Prompt:
Rewrite the rows with "north up" changed to "north at top" and everything else kept as is. Omit the pictures from your version.

===== Material to process

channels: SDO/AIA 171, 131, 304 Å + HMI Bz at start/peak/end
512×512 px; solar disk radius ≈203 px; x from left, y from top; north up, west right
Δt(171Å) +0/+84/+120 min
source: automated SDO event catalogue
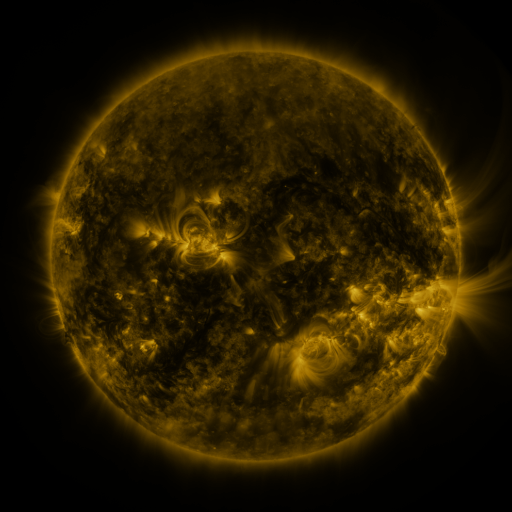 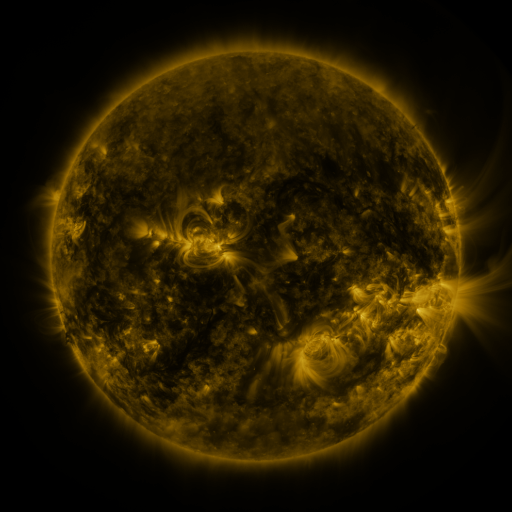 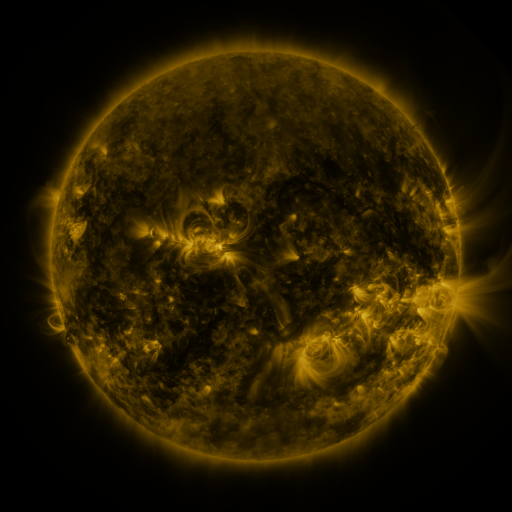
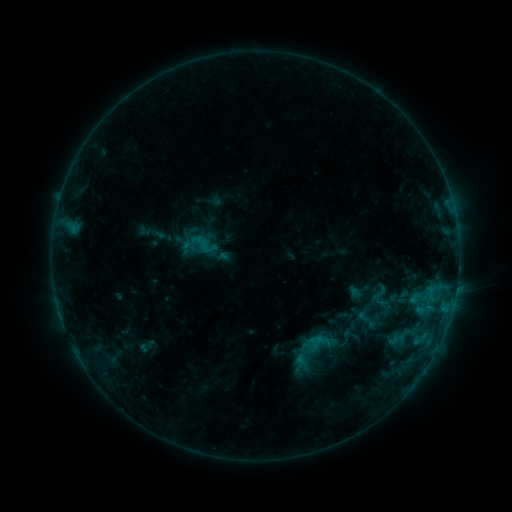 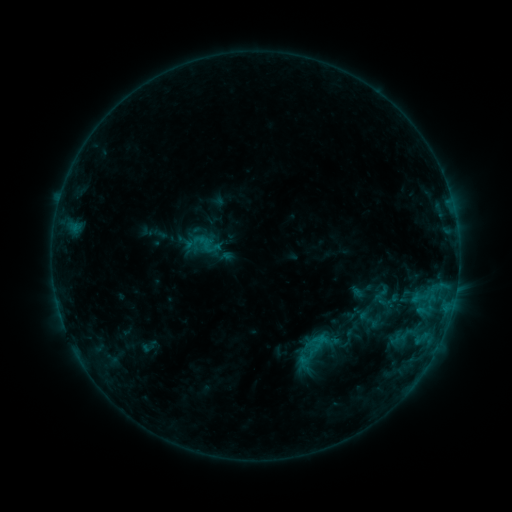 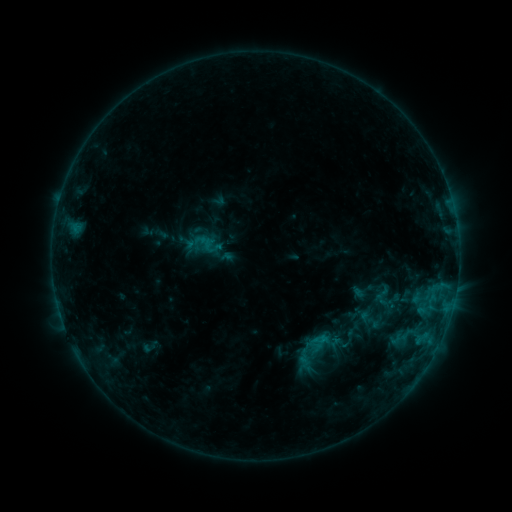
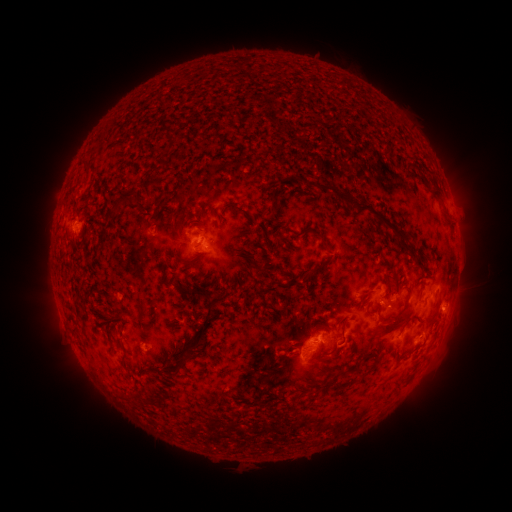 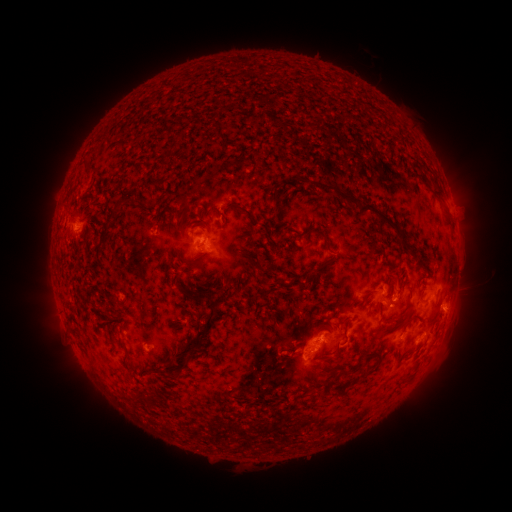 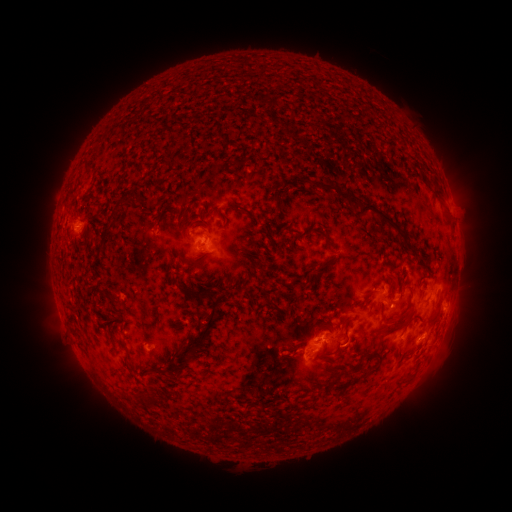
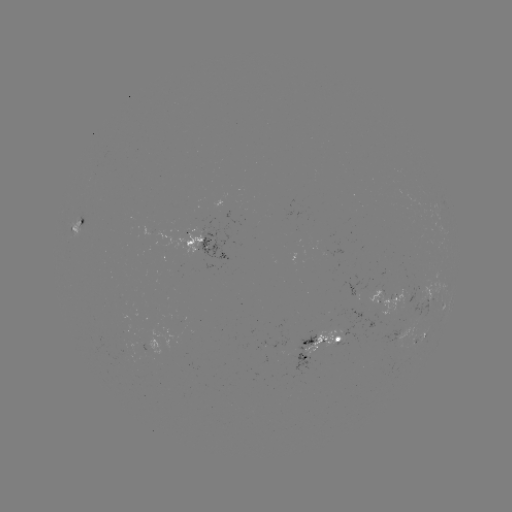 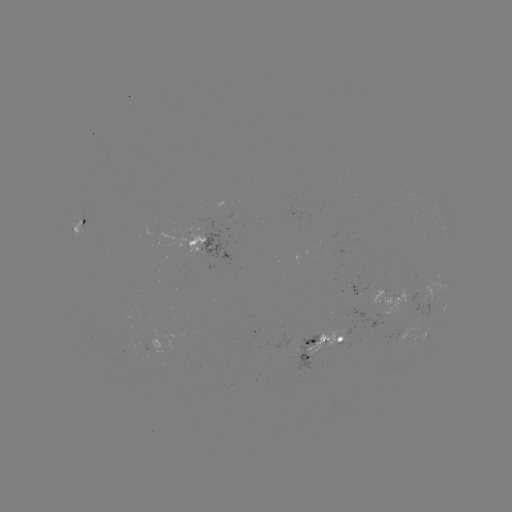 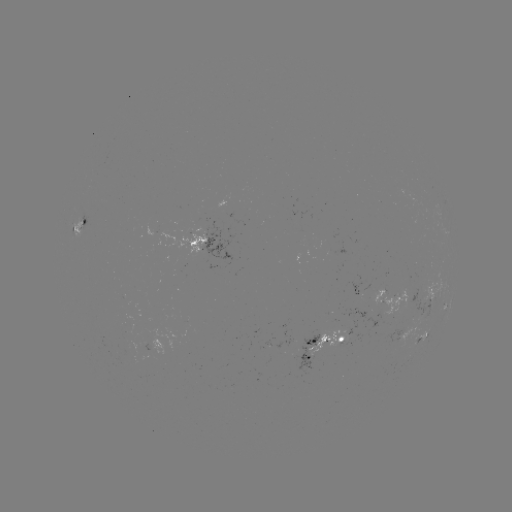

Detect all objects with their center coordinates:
emerging-flux region: (125, 340)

==========

The output:
channels: SDO/AIA 171, 131, 304 Å + HMI Bz at start/peak/end
512×512 px; solar disk radius ≈203 px; x from left, y from top; north at top, west right
Δt(171Å) +0/+84/+120 min
source: automated SDO event catalogue

Detect all objects with their center coordinates:
emerging-flux region: (125, 340)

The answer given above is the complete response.